We are in the process of switching from the commercial product PBS-Pro to the open source Torque for our job scheduler.  (The job scheduler Torque will also be coupled with the resource management system Maui.)

How does this change affect submission scripts?

Very little.  There are three changes users should be aware of.

First, resource allocation is done through the directives nodes and ppn (processes per node), which replace select and mpiprocs respectively.  For instance, the execution of an 32 way MPI run on 2 compute nodes needs #PBS -l nodes=2:ppn=16 in the Torque submission script.

Second, the submission of job arrays is slightly different in Torque than in PBS-Pro, using different flags, etc.

Finally, although the use of the ncpus directive, familiar to the users of Caribou, continues to be supported, we encourage all users to request resources through the nodes directive.  For example, a Caribou job that needs to run on 8 cores using 100GB of memory needs #BPS -l nodes=1 in the submission script; this will allocate an entire Caribou node on an exclusive-use basis, giving access to 16 cores and 128GB of RAM.  As before, it is up to the application and/or submission script to set the environment for a threaded execution on the correct number of cores, e.g. through setting OMP_NUM_THREADS.

We have prepared a Torque guide, which describes all these in detail.  Job submission script examples are also provided for the more popular applications.

 

Arcus - the new Dell cluster (18 Oct 2012)

Arcus is the name of the Dell Sandybridge cluster that OSC purchased during the last quarter of 2012.  It can be accessed through a remote login to arcus.oerc.ox.ac.uk.  It has three login nodes and 80 compute nodes, each with 16 physical cores.  More details here.

What MPI should I use on Arcus?

Arcus has several MPI library stacks available as modules for general use: OpenMPI, MVAPICH and Intel MPI.  While OpenMPI and MVAPICH were custom-built by the OSC team to use the cluster's Qlogic Infiniband communication fabric, Intel MPI has to be instructed to use Qlogic proprietary PSM layer (passing the extra argument -psm to mpirun).  OpenMPI and MVAPICH are available in several versions, using both the Intel and the GNU compilers.  More information on how to compile and run MPI applications is found here.

What compilers are available on Arcus?

The Intel compilers are available and they generally offer the best performance on Intel CPUs.  Several versions are available as modules.  The GNU compilers are also available for software developed using those compilers, which fails to compile with other compilers.
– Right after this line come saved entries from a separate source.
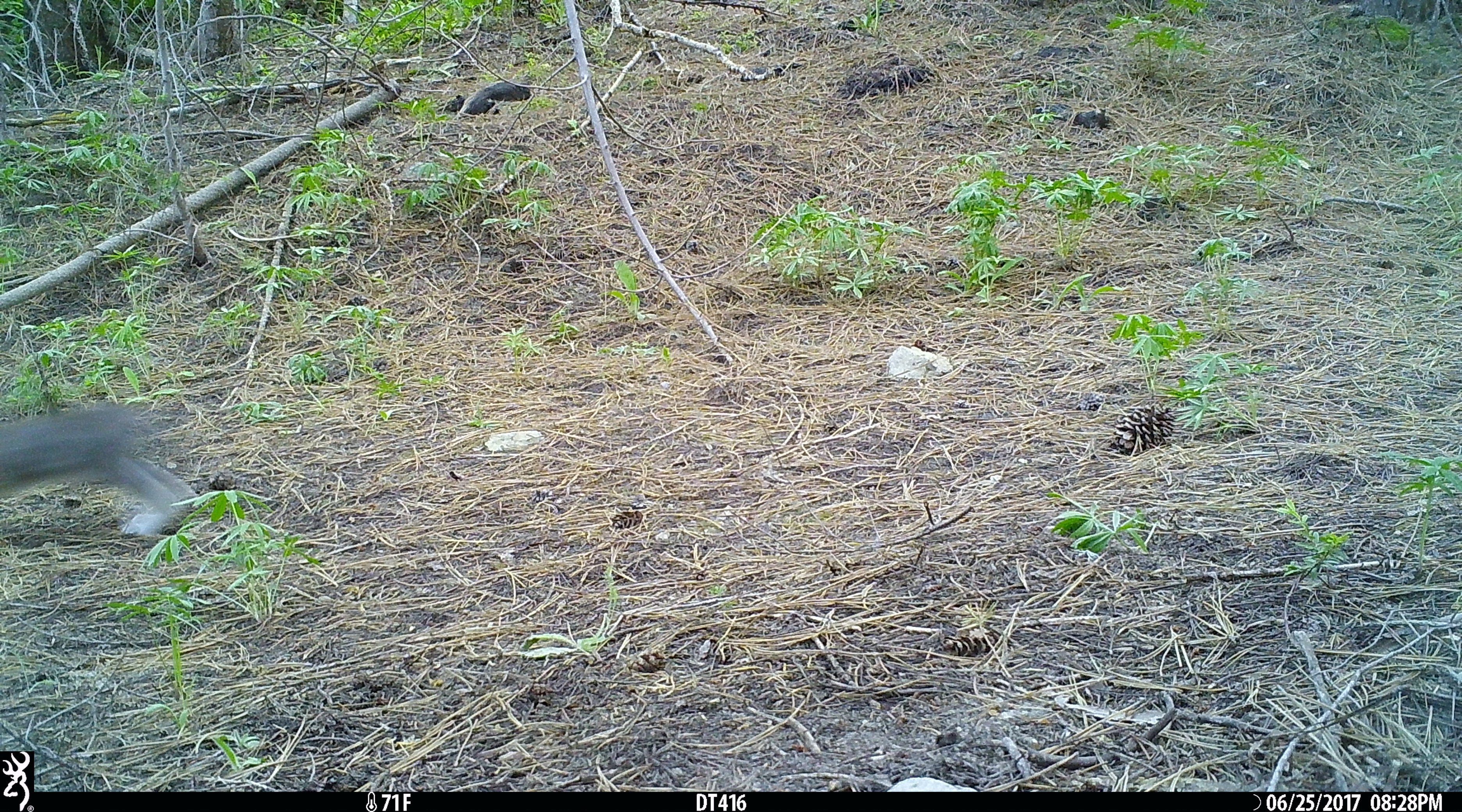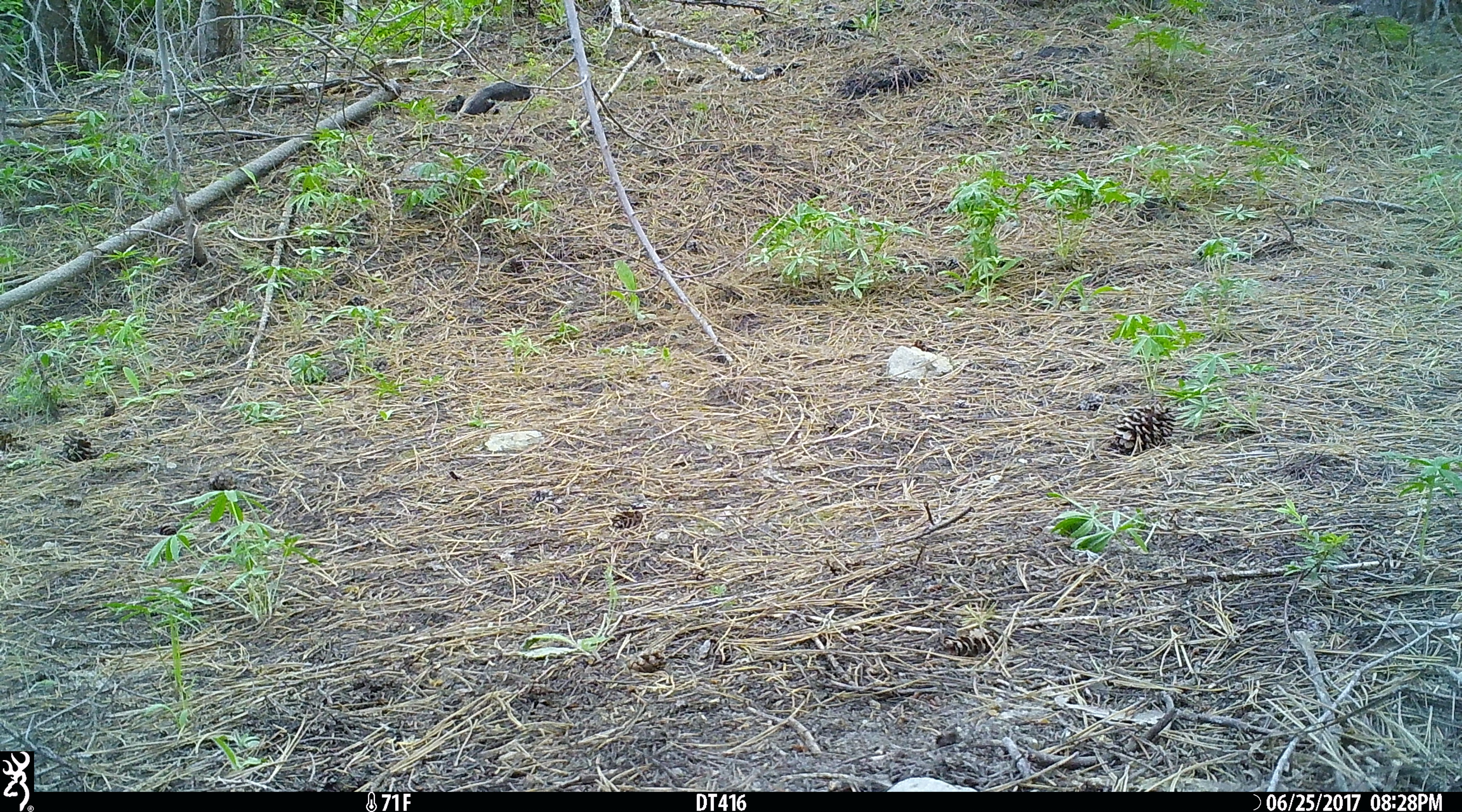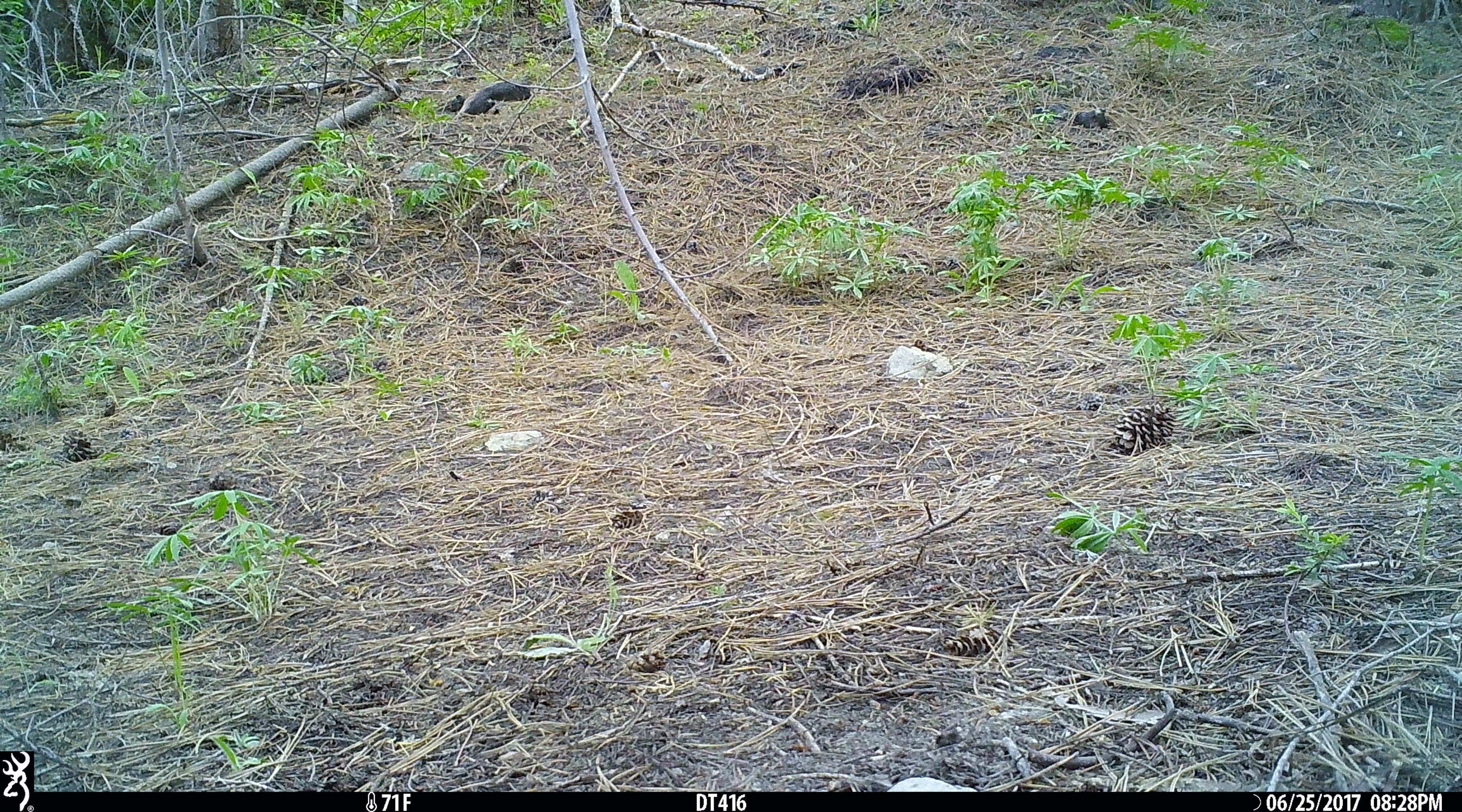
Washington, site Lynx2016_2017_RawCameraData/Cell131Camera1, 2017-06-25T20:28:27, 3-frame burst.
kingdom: Animalia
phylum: Chordata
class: Mammalia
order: Lagomorpha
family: Leporidae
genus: Lepus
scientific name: Lepus americanus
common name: snowshoe hare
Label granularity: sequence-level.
Users should benefit from the AVX vectorisation, supported by both the Intel compilers and the new versions of the GNU compilers on the Intel Sandybridge CPUs.  This is a new enhancement to the SSE vectorisation (supported by older SPU architectures) and is triggered by using the -mavx flag in both the Intel and GNU compilers.  Compiling code that runs with AVX support on Intel Sandybridge CPUs and with SSE support on older CPUs is also possible with the Intel compilers, for instance using the flags -xsse4.1 -axavx; the manual page for icc or ifort provide the details.

Is HyperThreading turned on on Arcus?

Yes.  Thus, a parallel application can run with a potential increase in perfromance using 32 threads or processes on the 16 available cores.  Users are advised to benchmark their applications to determine whether HyperThreading is beneficial or not for their particular case.  To give two examples, while Gromacs was found to have up to 20% increase in performance from HyperThreading, Gaussian was found to suffer by nearly as much from running with two threads per physical core.